Name yourself after the biggest planet in the solar system, and you’d better be ready with some pretty celestial playing. That — at least at times — was what the Jupiter String Quartet delivered Sunday at the Phillips Collection, in a program that contrasted shimmering works by Mozart and Schumann with Bela Bartok’s driving, intense and darkly explosive Quartet No. 4.
The evening opened with Mozart’s Quartet No. 14 in G Major, K. 387, a piece inspired by Haydn’s pathbreaking Op. 33 quartets. It’s an effusive work that lays on the charm from beginning to end, and the Jupiter players gave it a playful, lighthearted reading — with a slight glitch. The closing movement builds to a furious pitch, and in a teasing Haydn-esque touch, Mozart offers what seems to be the triumphant ending — before revealing the real, much quieter close. But the audience burst into such enthusiastic applause at the “false” ending that the players, after waiting for a moment with bows poised, finally just shrugged, smiled and ended the piece right there.
“We rehearsed it that way!” cellist Daniel McDonough said with a laugh, before giving a quick introduction to the mix of folk influences and deep-reaching symmetry in the next work, Bartok’s Quartet No. 4. There’s little discernible playfulness in this vast-feeling quartet — perhaps Bartok’s greatest — and its intricate web of motivic connections, mirror-images and constant reweaving of material is both daunting and fascinating.

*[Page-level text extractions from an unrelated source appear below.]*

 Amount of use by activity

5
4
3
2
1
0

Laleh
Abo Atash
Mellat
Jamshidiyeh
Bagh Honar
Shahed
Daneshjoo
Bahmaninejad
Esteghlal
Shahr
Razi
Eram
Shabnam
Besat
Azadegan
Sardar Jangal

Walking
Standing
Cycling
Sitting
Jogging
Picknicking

Opening with a dense and driven opening, it sweeps across an arc of two scherzos and a shadowy middle movement, before dancing itself nearly to death in the full-throttle close. The Jupiter gave it a characterful, illuminating and utterly committed account.

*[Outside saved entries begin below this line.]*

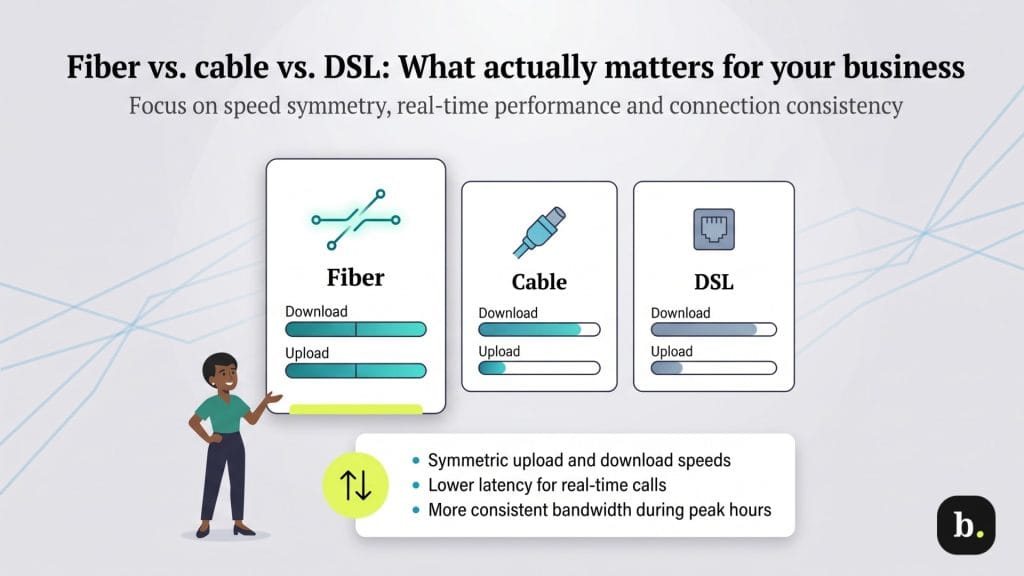 Fiber vs. cable vs. DSL: What actually matters for your business

Focus on speed symmetry, real-time performance and connection consistency

Fiber
Download
Upload

Cable
Download
Upload

DSL
Download
Upload

• Symmetric upload and download speeds
• Lower latency for real-time calls
• More consistent bandwidth during peak hours

b.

Robert Schumann wrote only three string quartets before giving up the form — not (to these ears, anyway) a terrible tragedy for this most pianistic of composers. But there’s a lot to like in the lyrical quartet in A Major, Op. 41 No. 3, which closed the evening. An engaging work full of Beethoven-ian echoes, it stays in easily fathomable depths and is undeniably lovely. The Jupiter turned in a stellar — planetary? — reading that had the audience on its feet by the end.